# Ride the Rockies route for 2012



## MerlinAma

I didn't think the route had been announced.

Today I found this article which gives some insight as to part of it:

Larimer County considers exemption for leg of Ride the Rockies - Loveland Reporter-Herald

Do you think someone slipped up and gave it away?


----------



## godot

This was up on the Coloradoan site earlier this week. 

I don't think it's so much a "slip" as public notice about the hearing on whether or not to grant a road use waiver. If the organizers of RtR were more focused on secrecy over using these particular roads, they could have easily kept it out of the news.

The part about going through RMNP seems an unnecessary addition to the story.

I think the 30 day rule is very fair for this stretch of road. It gets a lot of bicycle traffic on a normal summer weekend, and the big organized rides tend to clog it up pretty well. Lots of bikes riding badly mixing with the boat towing crowd on narrow, winding roads is not a great combination.


----------



## armadillo

Based on a finish in Ft. Collins...any guesstimates as per start location and route?


----------



## godot

No clue on ride start.

Last day - Estes to Ft Collins
2nd to last day - Granby(?) over Trail Ridge to Estes seems reasonable.
3rd to last day - my best guess would be Copper Mtn/Frisco to Granby.

(I'm not even sure why I'm guessing on this, I'm not doing the ride....)


----------



## Rokh On

Yes, It has been alleged someone let it slip. Apparently this was a genuine slip and not media hocus pocus. I doubt they wanted it to leak. Doesn't it cost $40 to go to the party at Blake Street Tavern when they announce the route?

Trail Ridge is certainly the big speculation and it is expected RtR will get it this year. BTC got it last year.


----------



## VoodooCadillac

godot said:


> No clue on ride start.
> 
> Last day - Estes to Ft Collins
> 2nd to last day - Granby(?) over Trail Ridge to Estes seems reasonable.
> 3rd to last day - my best guess would be Copper Mtn/Frisco to Granby.
> 
> (I'm not even sure why I'm guessing on this, I'm not doing the ride....)



One of the articles in the Colorodoan mentioned a Gunnison start (Ride The Rockies tour looking to finish in Fort Collins | The Coloradoan | coloradoan.com)
So do some more serious guess work, you could see:

1 - Gunnison > Hotchkiss
2 - Hotchkiss > Glenwood Springs
3 - Glenwood Springs > Copper
4 - Copper > Granby (this could be done via Ute Pass - which would be cool)
5 - Granby > Estes Park
6 - Estes Park > Fort Collins (Horsetooth)

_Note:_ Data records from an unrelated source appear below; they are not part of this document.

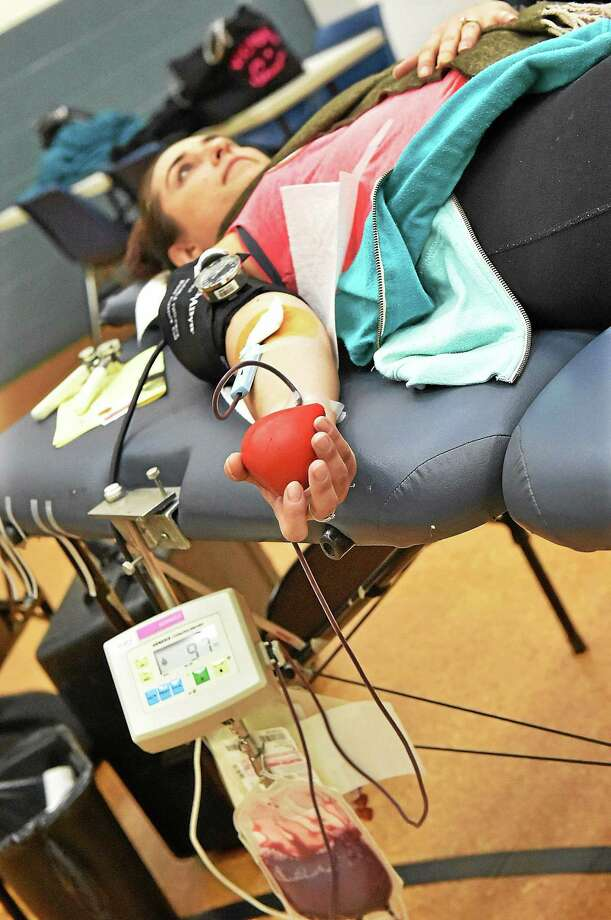 "(Catherine Avalone - New Haven Register) ¬ Milford resident Natasha Nazzaro donates blood at an American Red Cross blood drive held in memory of Sergeant Dario Aponte on Wednesday, December 3, 2014 at the New Haven Police Department gym. Sgt.Aponte was a member of the New Haven Police Department and was killed in the line of duty in 2008. ""It is truly an honor to have a blood drive here at Police Headquarters in New Haven in honor of Sergeant Dario Scott Aponte,"" said Assistant ChiefAnthony Campbell. ""He was not only one of New Haven's Finest; he was one of the finest gentlemen I've ever known."" Photo: Catherine Avalone / Journal Register Co. / New Haven RegisterThe Middletown Press"
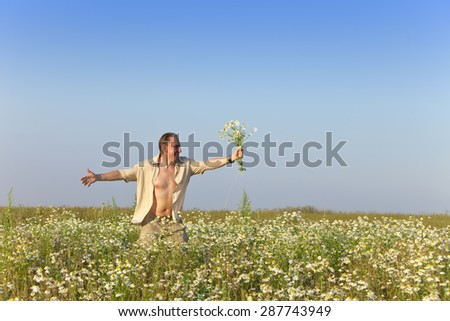 The happy young man in the field with a bouquet of camomiles - stock photo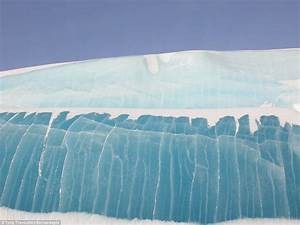 'Frozen waves' of blue ice photographed by Tony ...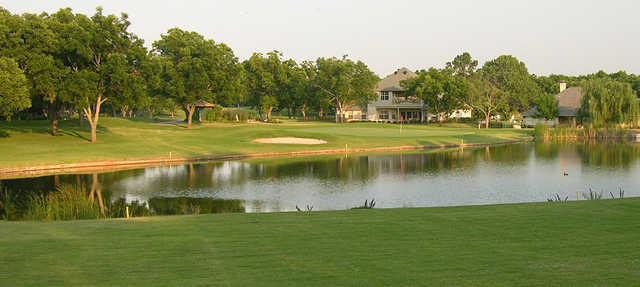 A sunny day view of a hole at Pecan Plantation Country Club.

Weird because last year started in Crested Butte.


----------



## armadillo

Thanks for the educated guesses and links to the article's in the Coloradoan. (my first and only paper route was delivering the Coloradaon) Gunnison start sounds good, a bit surprised as well since they rode from/through CB last year. But it makes sense as per central part of the state. 
We'll know more in a few weeks.
Hope to get in...will be my first RtR.


----------



## VoodooCadillac

Brief update:

http://http://www.coloradoan.com/article/20120122/NEWS01/120121023/Ride-Rockies-hopes-settle-route-Fort-Collins?odyssey=mod|newswell|text|FRONTPAGE|p

Definitely finishing in Fort Collins (at O'Dells) - just a matter of how exactly to get there!


----------



## VoodooCadillac

You heard it here first! Excellent final day.

Larimer County Commissioners give Ride the Rockies green light - Loveland Reporter-Herald


----------



## armadillo

Nice! Thanks for the updates.
Hope I get in.


----------



## jon.moab

Looks like an awesome route!


----------



## Italia

*Host Cities*

RTR 2012:

Gunnison
Hotchkiss
Carbondale
Leadville
Granby
Estes Park
Ft. Collins

Without a doubt, a terrific RTR route!


----------



## MerlinAma

Gunnison - Hotchkiss =beautiful ride. 
Carbondale? Wonder why not go on to Glenwood Springs on bike path.
Leadville - Granby thru Kremmling or Winter Park?
I agree. Great route.


----------



## Phyre

*Any ladies wanna join me for RTR?*

For a 40+ lady, I can keep a fairly good pace. I would love to do RTR with one or two other ladies. I don't know anyone else who likes to ride as much as I do, so I usually go it alone. I also want to do some training at high altitude this spring/summer/fall. Let me know soon if you are interested in RTR.


----------